Rewrite all the records below with "car hood" swapped for "vehicle hood" and everything else unchanged. Leave the pictures out.

[start of DATA]

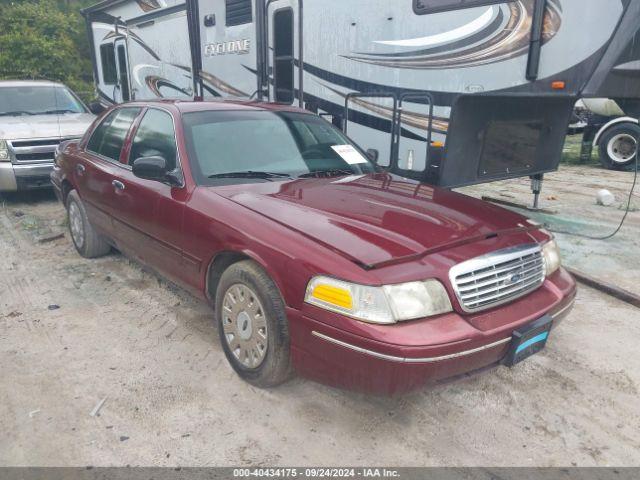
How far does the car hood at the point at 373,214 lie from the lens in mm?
2553

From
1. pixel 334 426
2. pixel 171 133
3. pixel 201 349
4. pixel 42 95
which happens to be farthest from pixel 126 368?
pixel 42 95

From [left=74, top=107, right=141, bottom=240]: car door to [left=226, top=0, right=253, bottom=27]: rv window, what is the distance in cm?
294

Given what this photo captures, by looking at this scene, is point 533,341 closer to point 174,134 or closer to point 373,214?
point 373,214

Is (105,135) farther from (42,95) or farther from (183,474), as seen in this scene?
(42,95)

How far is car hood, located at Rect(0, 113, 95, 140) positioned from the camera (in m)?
6.76

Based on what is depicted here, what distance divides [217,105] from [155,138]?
527mm

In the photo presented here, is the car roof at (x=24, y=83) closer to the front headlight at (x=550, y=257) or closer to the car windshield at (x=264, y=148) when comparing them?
the car windshield at (x=264, y=148)

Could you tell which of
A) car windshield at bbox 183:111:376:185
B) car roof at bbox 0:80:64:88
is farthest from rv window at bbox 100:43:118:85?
car windshield at bbox 183:111:376:185

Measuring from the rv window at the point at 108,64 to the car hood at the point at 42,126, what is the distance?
3.49 m

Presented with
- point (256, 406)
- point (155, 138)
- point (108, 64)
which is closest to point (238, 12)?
point (155, 138)

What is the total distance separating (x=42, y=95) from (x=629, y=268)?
27.2 feet

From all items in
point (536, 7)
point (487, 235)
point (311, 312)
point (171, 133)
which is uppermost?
point (536, 7)

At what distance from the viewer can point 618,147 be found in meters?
10.8

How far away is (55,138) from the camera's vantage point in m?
6.94
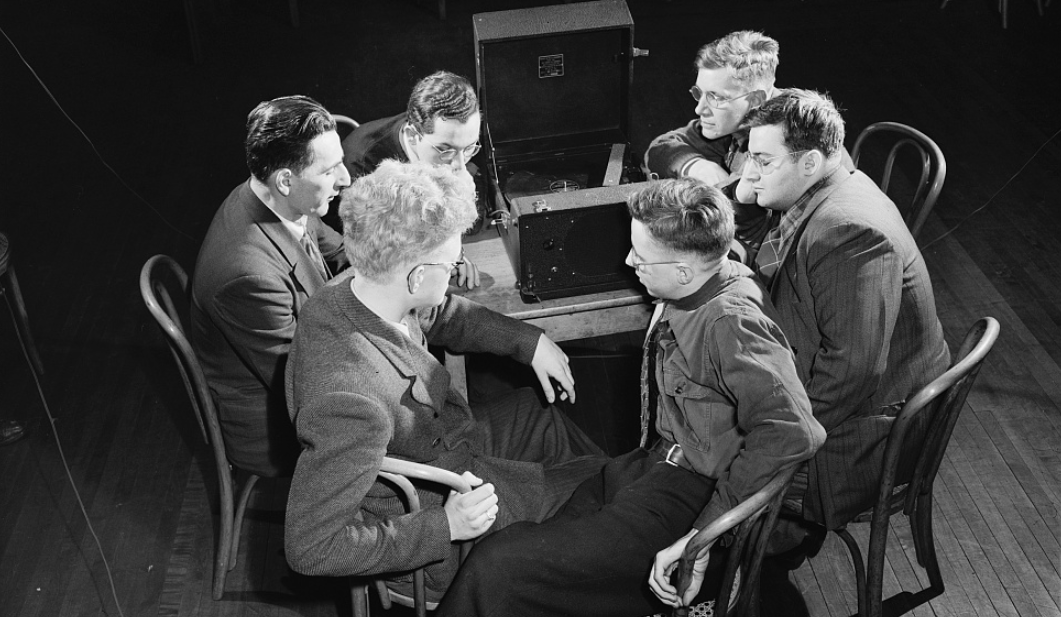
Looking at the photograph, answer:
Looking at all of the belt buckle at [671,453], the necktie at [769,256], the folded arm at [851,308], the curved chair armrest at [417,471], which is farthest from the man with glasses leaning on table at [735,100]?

[end of DATA]

> **RIGHT ANSWER**:
How far does the vehicle hood at the point at 373,214 lie from the lens in mm?
2553

From
1. pixel 334 426
2. pixel 171 133
3. pixel 201 349
4. pixel 42 95
which happens to be farthest from pixel 126 368?
pixel 42 95

From [left=74, top=107, right=141, bottom=240]: car door to [left=226, top=0, right=253, bottom=27]: rv window, what is the distance in cm?
294

Given what this photo captures, by looking at this scene, is point 533,341 closer to point 174,134 or closer to point 373,214?
point 373,214

Is (105,135) farther from (42,95) or farther from (183,474), as seen in this scene?
(42,95)

How far is vehicle hood, located at Rect(0, 113, 95, 140) positioned from the camera (in m)?
6.76

Based on what is depicted here, what distance divides [217,105] from [155,138]?
527mm

In the photo presented here, is the car roof at (x=24, y=83) closer to the front headlight at (x=550, y=257) or closer to the car windshield at (x=264, y=148) when comparing them?
the car windshield at (x=264, y=148)

Could you tell which of
A) car windshield at bbox 183:111:376:185
B) car roof at bbox 0:80:64:88
is farthest from rv window at bbox 100:43:118:85?
car windshield at bbox 183:111:376:185

Measuring from the rv window at the point at 108,64 to the vehicle hood at the point at 42,126, what is the distance?
3.49 m

Presented with
- point (256, 406)
- point (155, 138)
- point (108, 64)
which is closest to point (238, 12)?
point (155, 138)

What is the total distance separating (x=42, y=95) from (x=629, y=268)?
27.2 feet

From all items in
point (536, 7)
point (487, 235)
point (311, 312)
point (171, 133)
which is uppermost?
point (536, 7)

At what distance from the viewer can point 618,147 be found in meters?
10.8

How far away is (55,138) from the camera's vantage point in m?
6.94
Looking at the photograph, answer:
Looking at all of the belt buckle at [671,453], the necktie at [769,256], the folded arm at [851,308], the curved chair armrest at [417,471], which is farthest from the man with glasses leaning on table at [735,100]?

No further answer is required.